The default position = "stack" shows raw counts within each bin, so the height of a whole bar is the total volume in that year and each coloured segment is one category’s contribution. Use this when both the total and the mix matter: a growing bar with a shifting palette tells you the cohort is both larger and differently composed.

sh <- hv_stacked(hist_dta, x_col = "year", group_col = "category")
p_count <- plot(sh)

p_count +
  scale_fill_brewer(palette = "Set1", name = "Category") +
  scale_color_brewer(palette = "Set1", name = "Category") +
  labs(x = "Year", y = "Count") +
  theme_hv_manuscript()

Figure 13.3: Stacked histogram of annual counts, with each bar split into category contributions

13.5.3 Stacked histogram: proportions over time

position = "fill" rescales each bin so the bars sum to 1. Every bar is now full height and only the split between colours carries information, which makes the relative composition comparable across years without the total volume getting in the way. Reach for the fill version when the share is the story and the count is a distraction.

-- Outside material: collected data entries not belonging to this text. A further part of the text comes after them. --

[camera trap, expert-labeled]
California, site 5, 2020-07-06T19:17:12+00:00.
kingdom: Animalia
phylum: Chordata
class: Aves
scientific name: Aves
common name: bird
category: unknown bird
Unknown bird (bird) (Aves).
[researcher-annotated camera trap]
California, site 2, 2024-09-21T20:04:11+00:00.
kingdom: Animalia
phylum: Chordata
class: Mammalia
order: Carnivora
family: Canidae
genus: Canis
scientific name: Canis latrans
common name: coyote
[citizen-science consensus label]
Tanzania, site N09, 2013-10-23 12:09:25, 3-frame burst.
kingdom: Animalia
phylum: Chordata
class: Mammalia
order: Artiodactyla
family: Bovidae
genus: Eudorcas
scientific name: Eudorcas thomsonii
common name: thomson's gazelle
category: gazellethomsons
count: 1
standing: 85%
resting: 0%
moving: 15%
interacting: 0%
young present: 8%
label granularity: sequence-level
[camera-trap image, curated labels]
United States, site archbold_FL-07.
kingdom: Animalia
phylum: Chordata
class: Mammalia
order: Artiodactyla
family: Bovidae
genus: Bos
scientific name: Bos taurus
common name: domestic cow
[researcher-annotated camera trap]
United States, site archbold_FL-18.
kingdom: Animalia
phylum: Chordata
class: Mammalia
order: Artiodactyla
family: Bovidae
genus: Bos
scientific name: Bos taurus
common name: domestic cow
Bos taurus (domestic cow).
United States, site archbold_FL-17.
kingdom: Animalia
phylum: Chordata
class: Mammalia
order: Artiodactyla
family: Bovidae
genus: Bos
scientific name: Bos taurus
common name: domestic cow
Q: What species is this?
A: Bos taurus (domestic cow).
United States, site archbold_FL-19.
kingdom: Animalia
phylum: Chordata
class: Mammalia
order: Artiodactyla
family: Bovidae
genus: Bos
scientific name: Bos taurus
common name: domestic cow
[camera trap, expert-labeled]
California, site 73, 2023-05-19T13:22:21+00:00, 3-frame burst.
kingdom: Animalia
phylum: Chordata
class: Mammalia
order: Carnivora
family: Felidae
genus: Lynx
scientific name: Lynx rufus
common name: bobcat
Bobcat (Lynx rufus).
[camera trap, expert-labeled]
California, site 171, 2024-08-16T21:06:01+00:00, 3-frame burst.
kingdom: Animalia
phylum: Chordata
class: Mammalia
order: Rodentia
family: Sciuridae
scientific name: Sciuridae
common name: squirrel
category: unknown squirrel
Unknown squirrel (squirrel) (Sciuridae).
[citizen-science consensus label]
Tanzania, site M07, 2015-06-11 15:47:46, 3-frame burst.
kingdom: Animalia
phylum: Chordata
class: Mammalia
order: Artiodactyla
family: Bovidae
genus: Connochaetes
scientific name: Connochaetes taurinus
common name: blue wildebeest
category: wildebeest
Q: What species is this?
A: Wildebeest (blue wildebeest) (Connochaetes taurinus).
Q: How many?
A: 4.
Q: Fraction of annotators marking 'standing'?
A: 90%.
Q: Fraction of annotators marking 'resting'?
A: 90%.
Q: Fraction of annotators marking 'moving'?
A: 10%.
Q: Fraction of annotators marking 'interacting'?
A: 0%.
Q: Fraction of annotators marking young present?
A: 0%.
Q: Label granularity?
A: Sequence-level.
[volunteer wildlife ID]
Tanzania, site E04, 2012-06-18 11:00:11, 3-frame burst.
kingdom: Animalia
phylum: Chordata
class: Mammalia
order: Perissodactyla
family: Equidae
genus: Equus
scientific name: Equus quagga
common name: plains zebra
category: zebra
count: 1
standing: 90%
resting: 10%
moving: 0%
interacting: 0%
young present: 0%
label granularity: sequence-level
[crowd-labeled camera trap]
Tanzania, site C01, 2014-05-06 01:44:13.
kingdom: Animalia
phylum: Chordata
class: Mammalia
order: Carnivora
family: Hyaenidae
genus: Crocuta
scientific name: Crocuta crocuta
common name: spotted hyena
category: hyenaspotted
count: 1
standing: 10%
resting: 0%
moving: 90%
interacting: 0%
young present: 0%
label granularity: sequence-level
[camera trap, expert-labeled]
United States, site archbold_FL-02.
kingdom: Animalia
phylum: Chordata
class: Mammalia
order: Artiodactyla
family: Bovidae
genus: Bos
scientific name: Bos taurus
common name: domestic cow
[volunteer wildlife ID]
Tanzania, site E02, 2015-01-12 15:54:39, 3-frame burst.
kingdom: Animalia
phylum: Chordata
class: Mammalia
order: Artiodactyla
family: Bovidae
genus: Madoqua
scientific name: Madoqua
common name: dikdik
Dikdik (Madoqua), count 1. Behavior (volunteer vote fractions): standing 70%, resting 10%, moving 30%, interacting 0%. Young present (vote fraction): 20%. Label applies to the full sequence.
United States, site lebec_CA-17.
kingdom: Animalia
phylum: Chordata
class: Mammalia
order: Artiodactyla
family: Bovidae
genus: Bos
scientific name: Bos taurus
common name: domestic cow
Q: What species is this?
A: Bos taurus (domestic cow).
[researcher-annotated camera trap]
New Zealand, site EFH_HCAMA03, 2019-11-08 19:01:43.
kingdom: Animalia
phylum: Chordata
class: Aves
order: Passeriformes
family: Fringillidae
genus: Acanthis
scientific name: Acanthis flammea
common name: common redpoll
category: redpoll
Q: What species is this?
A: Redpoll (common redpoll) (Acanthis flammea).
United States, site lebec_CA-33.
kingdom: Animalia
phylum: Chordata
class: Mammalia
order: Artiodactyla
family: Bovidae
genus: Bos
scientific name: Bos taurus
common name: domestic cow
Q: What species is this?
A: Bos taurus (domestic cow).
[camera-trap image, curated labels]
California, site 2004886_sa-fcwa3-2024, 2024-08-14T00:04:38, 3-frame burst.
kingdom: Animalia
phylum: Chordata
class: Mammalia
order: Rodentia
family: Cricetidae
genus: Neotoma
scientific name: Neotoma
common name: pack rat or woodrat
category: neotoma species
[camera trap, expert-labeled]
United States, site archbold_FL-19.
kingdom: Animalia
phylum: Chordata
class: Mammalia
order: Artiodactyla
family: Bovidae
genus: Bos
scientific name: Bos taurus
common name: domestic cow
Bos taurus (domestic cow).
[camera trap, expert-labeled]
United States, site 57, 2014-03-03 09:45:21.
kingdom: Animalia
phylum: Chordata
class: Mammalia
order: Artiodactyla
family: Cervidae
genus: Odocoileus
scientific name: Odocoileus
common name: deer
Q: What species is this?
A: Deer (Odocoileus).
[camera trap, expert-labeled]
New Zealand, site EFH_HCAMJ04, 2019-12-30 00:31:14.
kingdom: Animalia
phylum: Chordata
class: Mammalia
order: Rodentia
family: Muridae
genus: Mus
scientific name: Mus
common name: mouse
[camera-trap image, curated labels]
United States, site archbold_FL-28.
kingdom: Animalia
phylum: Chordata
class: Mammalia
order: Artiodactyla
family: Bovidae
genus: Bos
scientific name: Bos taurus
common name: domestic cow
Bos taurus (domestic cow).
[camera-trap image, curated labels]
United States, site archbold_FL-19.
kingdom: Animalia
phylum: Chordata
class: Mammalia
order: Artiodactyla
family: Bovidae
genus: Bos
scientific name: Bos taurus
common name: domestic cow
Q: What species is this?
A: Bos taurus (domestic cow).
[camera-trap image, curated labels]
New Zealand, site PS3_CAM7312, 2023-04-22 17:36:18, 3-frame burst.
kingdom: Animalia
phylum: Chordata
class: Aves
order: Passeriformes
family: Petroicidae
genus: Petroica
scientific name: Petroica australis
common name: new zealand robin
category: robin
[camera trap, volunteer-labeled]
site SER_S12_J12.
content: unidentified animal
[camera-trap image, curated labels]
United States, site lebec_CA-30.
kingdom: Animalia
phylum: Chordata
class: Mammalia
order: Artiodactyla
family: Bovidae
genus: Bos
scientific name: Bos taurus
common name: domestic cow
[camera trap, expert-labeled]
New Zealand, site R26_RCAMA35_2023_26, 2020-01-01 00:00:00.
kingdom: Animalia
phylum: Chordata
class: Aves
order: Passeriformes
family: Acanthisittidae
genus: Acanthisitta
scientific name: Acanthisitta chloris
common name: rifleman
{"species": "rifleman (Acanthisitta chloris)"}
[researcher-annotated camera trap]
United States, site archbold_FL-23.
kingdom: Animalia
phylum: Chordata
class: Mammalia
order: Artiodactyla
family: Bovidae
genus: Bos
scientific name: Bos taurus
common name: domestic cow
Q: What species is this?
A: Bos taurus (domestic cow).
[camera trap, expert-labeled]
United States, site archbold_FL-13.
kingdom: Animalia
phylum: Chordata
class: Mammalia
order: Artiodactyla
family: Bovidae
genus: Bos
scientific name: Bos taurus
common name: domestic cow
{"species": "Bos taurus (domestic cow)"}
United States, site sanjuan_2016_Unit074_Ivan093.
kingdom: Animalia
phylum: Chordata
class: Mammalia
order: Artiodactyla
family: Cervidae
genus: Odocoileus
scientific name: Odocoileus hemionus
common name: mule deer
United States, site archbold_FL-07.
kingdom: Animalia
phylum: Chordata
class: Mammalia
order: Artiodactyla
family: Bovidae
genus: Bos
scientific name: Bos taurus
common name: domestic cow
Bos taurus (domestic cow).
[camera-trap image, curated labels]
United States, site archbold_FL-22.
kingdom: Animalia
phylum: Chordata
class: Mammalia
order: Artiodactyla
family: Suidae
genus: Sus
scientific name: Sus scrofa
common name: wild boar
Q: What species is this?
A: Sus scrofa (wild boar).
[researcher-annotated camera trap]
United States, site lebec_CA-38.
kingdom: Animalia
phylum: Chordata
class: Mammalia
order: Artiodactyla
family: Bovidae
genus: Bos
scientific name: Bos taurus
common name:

sh2 <- hv_stacked(hist_dta, x_col = "year", group_col = "category",
                  position = "fill")
p_fill <- plot(sh2)

p_fill +
  scale_fill_manual(
    values = c("1" = "pink", "2" = "cyan", "3" = "orangered"),
    labels = c("1" = "Group A", "2" = "Group B", "3" = "Group C"),
    name   = "Category"
  ) +
  scale_color_manual(
    values = c("1" = "pink", "2" = "cyan", "3" = "orangered"),
    guide  = "none"
  ) +
  labs(x = "Year", y = "Proportion") +
  theme_hv_manuscript()

Figure 13.4: Stacked histogram rescaled to proportions, showing category composition over time independent of cohort volume

13.6 Pitfalls

Reading balance off the picture alone. A mirrored histogram that looks symmetric is reassuring, but the SMD is the number a reviewer trusts. Always report the matched or weighted SMD alongside the figure.
Forgetting labels = abs on the y-axis. The lower group’s counts are stored negative so the bars mirror. Without scale_y_continuous(labels = abs) the axis shows negative patient counts, which confuses every reader.
Mapping the wrong overlay column. Pass match_col for matching and weight_col for weighting, not both. The overlay means something different in each mode, and a count overlay on a weighted analysis (or vice versa) is simply wrong.
Confusing count and fill stacked bars. A fill histogram hides volume: a category can hold a steady share while its raw count collapses. If the absolute numbers matter, show the count version too, or you will mislead a reader about how much data sits behind a thin year.